For the first week of the poll, Republican candidate Donald Trump and Democratic candidate Hillary Clinton are in a statistical tie. Trump has 43 percent and Clinton 40 percent — falling within the poll’s confidence interval of plus or minus 3 percentage points.
The poll affirms that the campaign is broadly divided by race, gender, age and education. Among men, Trump leads Clinton 47 percent to 36 percent. Among women, Clinton leads Trump 41 percent to 34 percent, a result just inside the poll’s margin of error.
Eligible voters who have not graduated from college tend to support Trump: Fifty-three percent versus 24 percent for Clinton. However, Clinton draws 77 percent support from African-Americans versus Trump’s 3 percent. She also draws 51 percent from Latinos, versus 30 percent for Trump.
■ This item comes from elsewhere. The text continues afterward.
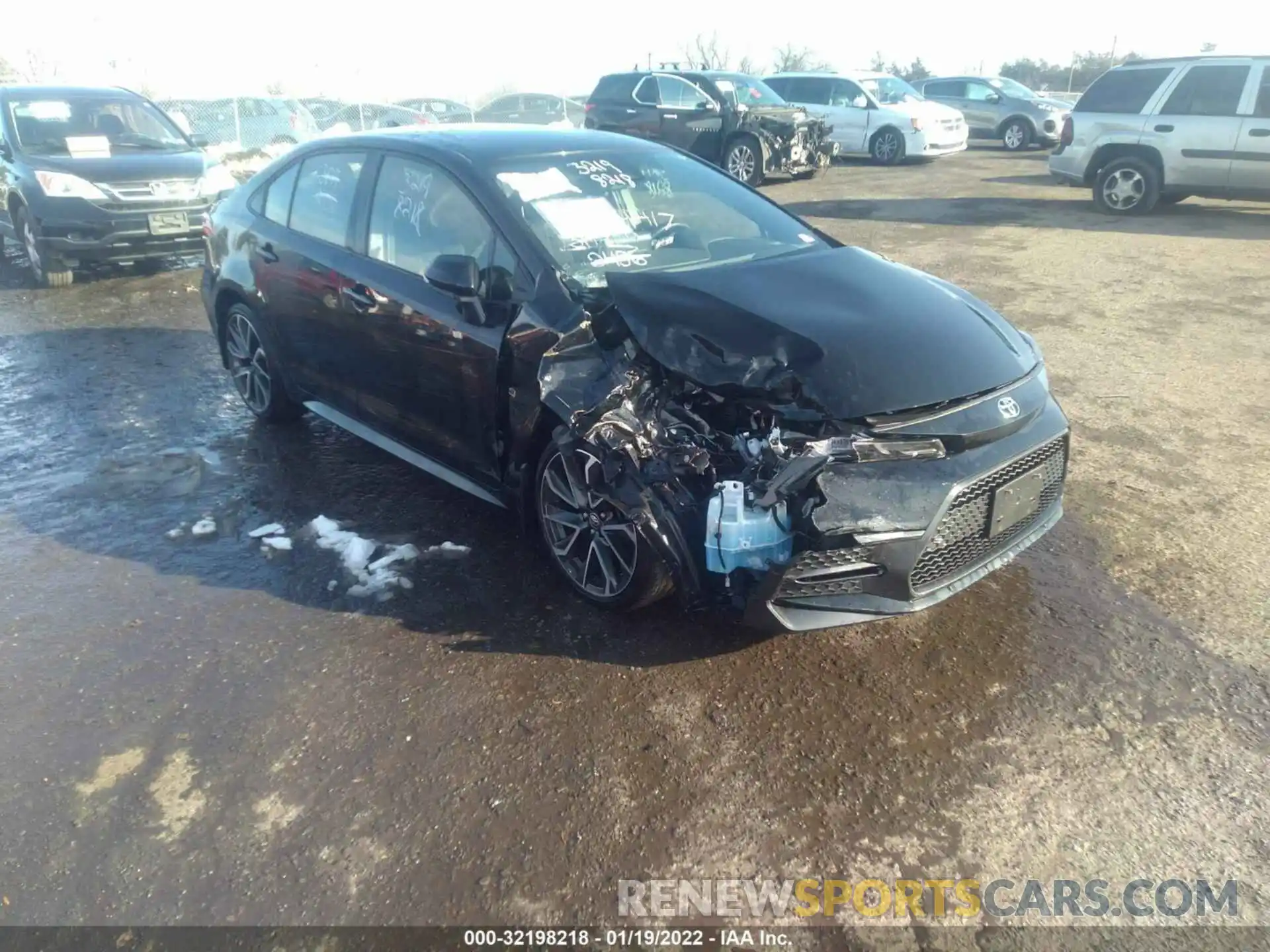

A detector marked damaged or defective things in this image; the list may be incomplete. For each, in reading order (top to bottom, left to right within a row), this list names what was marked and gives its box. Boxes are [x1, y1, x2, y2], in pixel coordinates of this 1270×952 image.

Among white college graduates, Clinton is at a slight advantage: 42 percent to Trump’s 40 percent.
Poll respondents lean in Trump’s favor but think he’s unlikely to win. Fifty-three percent believe Clinton will prevail, compared with 41 percent for Trump.
“It looks as though the news surrounding Hillary Clinton’s email controversy has had a pronounced impact on her level of support,” said Dan Schnur, director of the Unruh Institute of Politics. “Donald Trump’s poll numbers have been largely unchanged over the last several weeks, but our poll shows that Clinton’s have taken a noticeable hit.”
How the poll works
About 450 eligible voters in the Understanding America Study election panel are invited every day to answer three questions online: What is the percent chance that: (1) you will vote in the presidential election? (2) you will vote for Clinton, Trump or someone else? and (3) Clinton, Trump or someone else will win? In addition, to learn more about what lies behind their likely vote, respondents each week are asked one or two extra questions about their preferences and values.
As the responses come in, CESR updates the charts nightly with an average of the prior week’s responses.
“We’re very excited to have this national nightly Daybreak tracking poll to complement our ongoing USC Dornsife/L.A. Times California poll,” said Schnur, whose institute oversees the largest statewide poll of California voters. “The two will combine to give us tremendous insight into the thinking of voters here and across the country.”
To identify who is likely to vote, the Daybreak Poll uses a 1-100 scale and asks respondents to report their likelihood of voting and which candidate they prefer. Kapteyn said that in theory, the use of longitudinal data should lead to more reliable results.
Four years ago, the team responsible for the Daybreak Poll had developed the RAND Continuous Presidential Election Poll based on the same methodology. The margin of error is plus or minus 3 percentage points but may vary for subgroups.